William’s job as an air ambulance pilot has exposed him to several young men who felt hopeless and wanted to end their lives. As a result, William was struck by the lack of resources for young men struggling with suicidal thoughts.

William, Kate, and Prince Harry are making a renewed commitment to raise awareness on this issue. William plans to focus on male suicide and his brother, Harry, is committed to raising awareness of veterans who’re struggling with mental health issues and invisible injuries.

Kate has been highlighting children’s mental health and has stressed repeatedly that mental health is often the root cause of more significant problems later in life, like addiction, homelessness, crime and abuse.

“We see through the work we do with addiction, homelessness and crime that a lot of it stems back to childhood,” she said.

Benjamin said he hoped to encourage young people who had feelings of hopelessness.

“I wanted to let people know it’s OK to have suicidal thoughts and feelings,” he said. “When you’re in a place where you want to end your life, you’ve got no hope left and no belief left in yourself.”

William and Kate later returned to Kensington Palace where people screened a documentary about Benjamin’s suicide attempt and quest to find the man who saved his life.

William encouraged the young people who had been invited to the palace to feel comfortable taking about their concerns and feelings.

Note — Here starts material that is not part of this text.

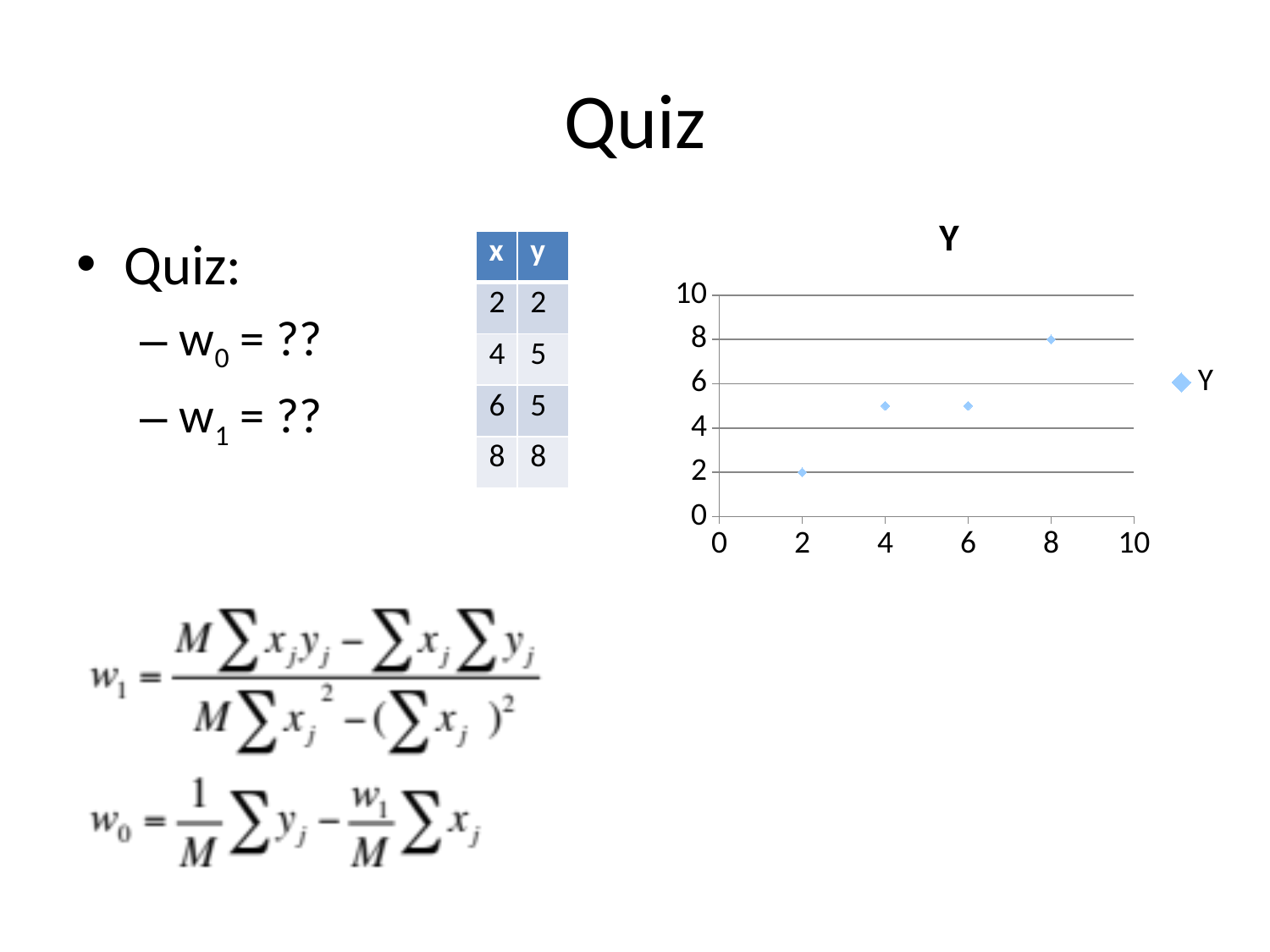
How many data points are plotted in the chart? 4 What is the y value of the point at x = 2? 2 What is the y value of the point at x = 8? 8 Which point has a larger y value, the one at x = 8 or the one at x = 2? x = 8 What is the difference between the y value at x = 8 and the y value at x = 2? 6 How many series does the chart's legend list? 1 What is the title of the chart? Y At which x value does the chart have its highest y value? 8 Is the y value of the point at x = 6 greater or less than 6? less Is the y value of the point at x = 4 greater or less than 4? greater At which x value does the chart have its lowest y value? 2 What kind of chart is shown on the slide? scatter chart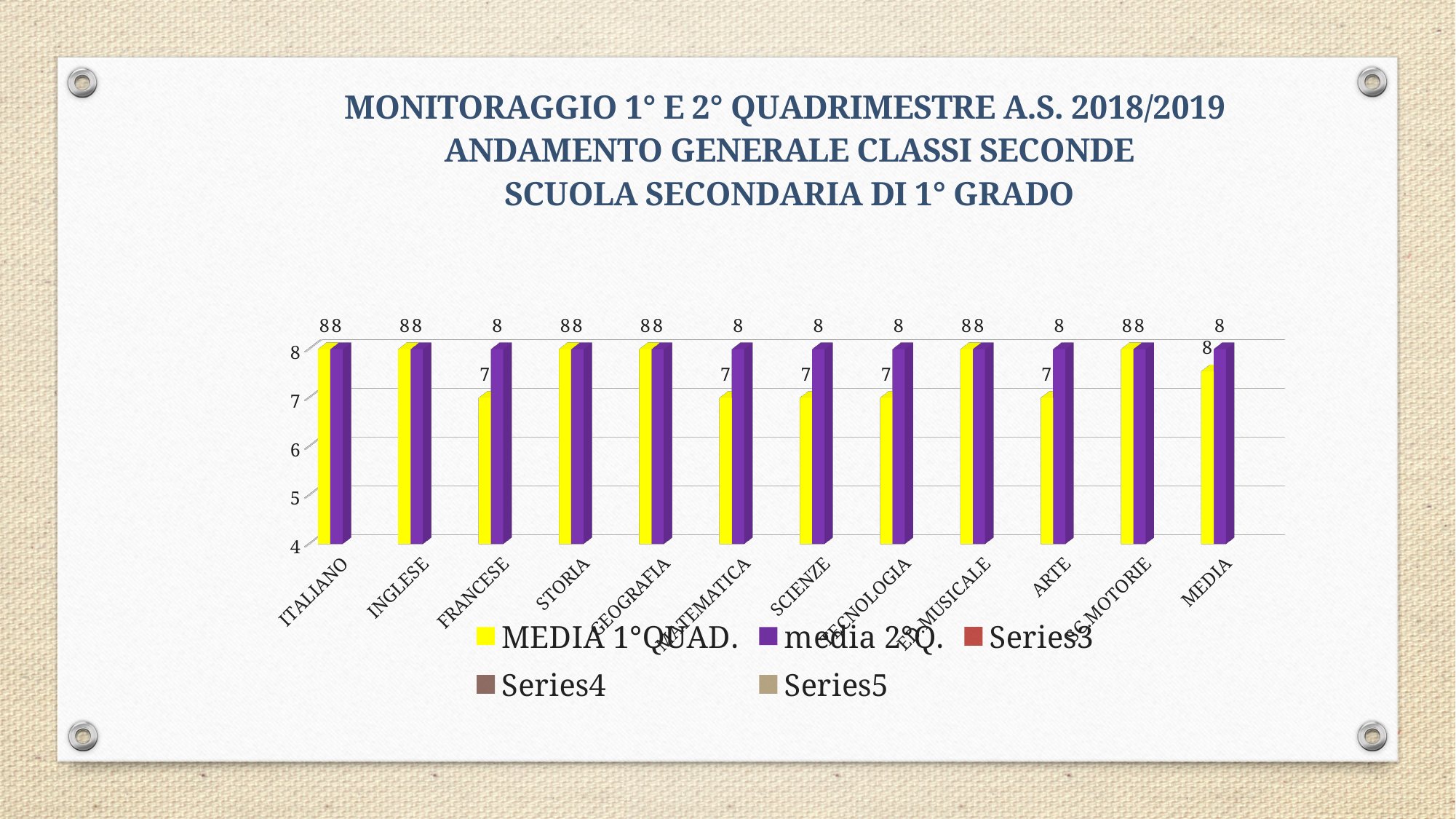
What is the MEDIA 1°QUAD. value for STORIA? 8 Is the MEDIA 1°QUAD. value for FRANCESE greater or less than 8? less What is the MEDIA 1°QUAD. value for FRANCESE? 7 What is the MEDIA 1°QUAD. value for ARTE? 7 For SCIENZE, what is the difference between the media 2°Q. value and the MEDIA 1°QUAD. value? 1 What is the media 2°Q. value for FRANCESE? 8 How many categories are shown on the x axis of the chart? 12 What colour represents the MEDIA 1°QUAD. series in the legend? yellow For ARTE, which series has the larger value, MEDIA 1°QUAD. or media 2°Q.? media 2°Q. How many series does the legend list? 5 What kind of chart is shown on the slide? bar chart What is the media 2°Q. value for ITALIANO? 8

“I really feel that we don’t listen and we don’t talk enough so I hope that, if anything, you take away from today is to talk amongst yourselves, to share your problems and communicate and be there for each other,” he said. “Thank you all for being here today and sharing.”

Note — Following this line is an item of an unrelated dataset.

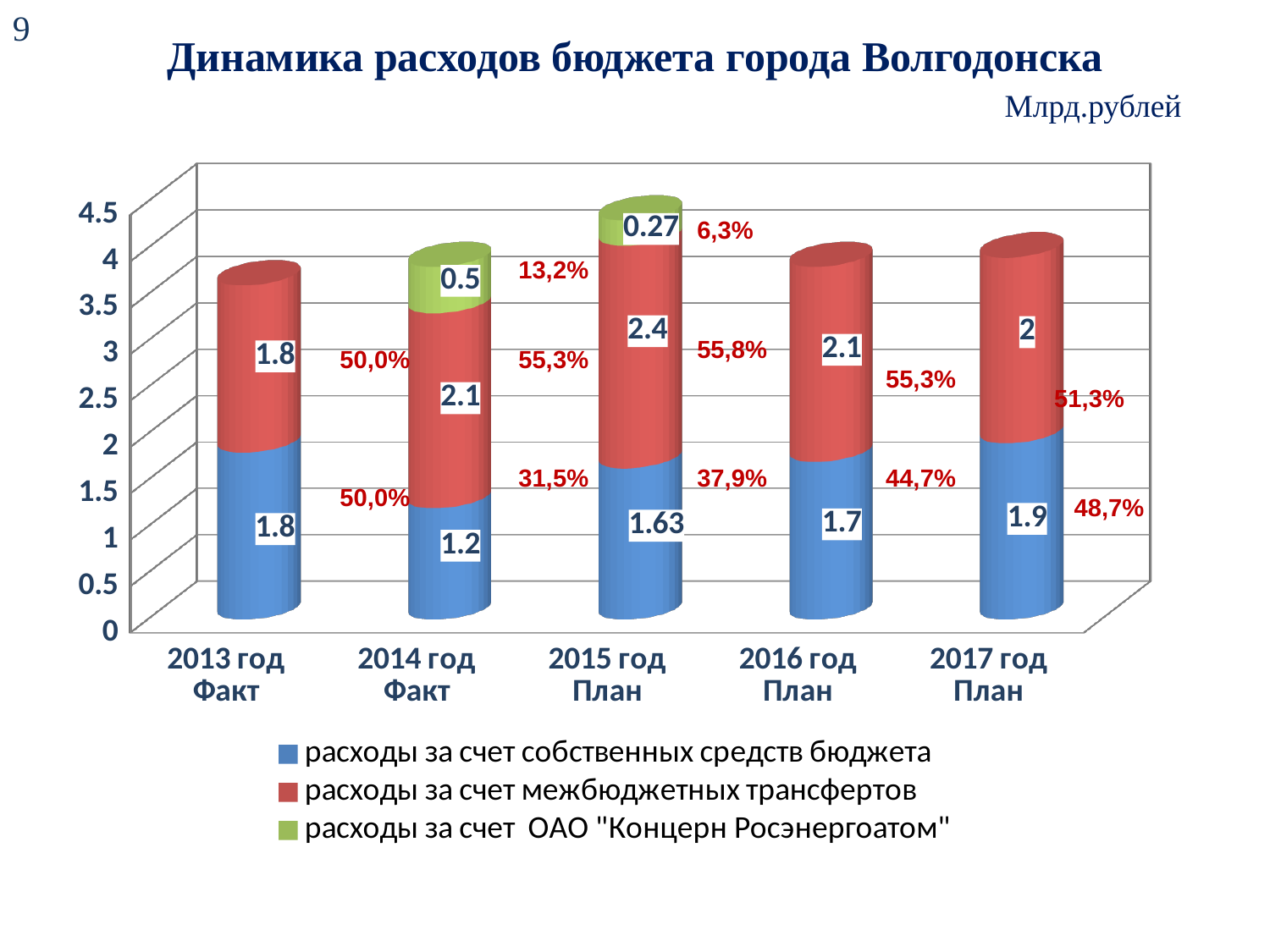
Which year has the lowest value for 'расходы за счет собственных средств бюджета'? 2014 год Факт What is the value of 'расходы за счет собственных средств бюджета' for 2015 год План? 1.63 What is the title of the chart? Динамика расходов бюджета города Волгодонска Which is larger: 'расходы за счет ОАО "Концерн Росэнергоатом"' in 2014 год Факт or in 2015 год План? 2014 год Факт How many categories (years) are shown on the x axis? 5 What is the value of 'расходы за счет межбюджетных трансфертов' for 2014 год Факт? 2.1 What is the total of the stacked bar for 2015 год План? 4.3 What is the difference between 'расходы за счет межбюджетных трансфертов' in 2015 год План and 2013 год Факт? 0.6 How many series does the legend list? 3 Which year has the highest value for 'расходы за счет собственных средств бюджета'? 2017 год План What type of chart is shown on the slide? stacked bar chart What is the value of 'расходы за счет ОАО "Концерн Росэнергоатом"' for 2015 год План? 0.27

The duchess has made the mental well-being of young people her priority. Just last month she issued a public service announcement on mental health. She also turned Kensington Palace into a makeshift newsroom to participate as guest editor of a special blog on mental health awareness.

Earlier in the day Thursday, William and Kate made a private visit to a charity providing a residential care center for suicidal young people.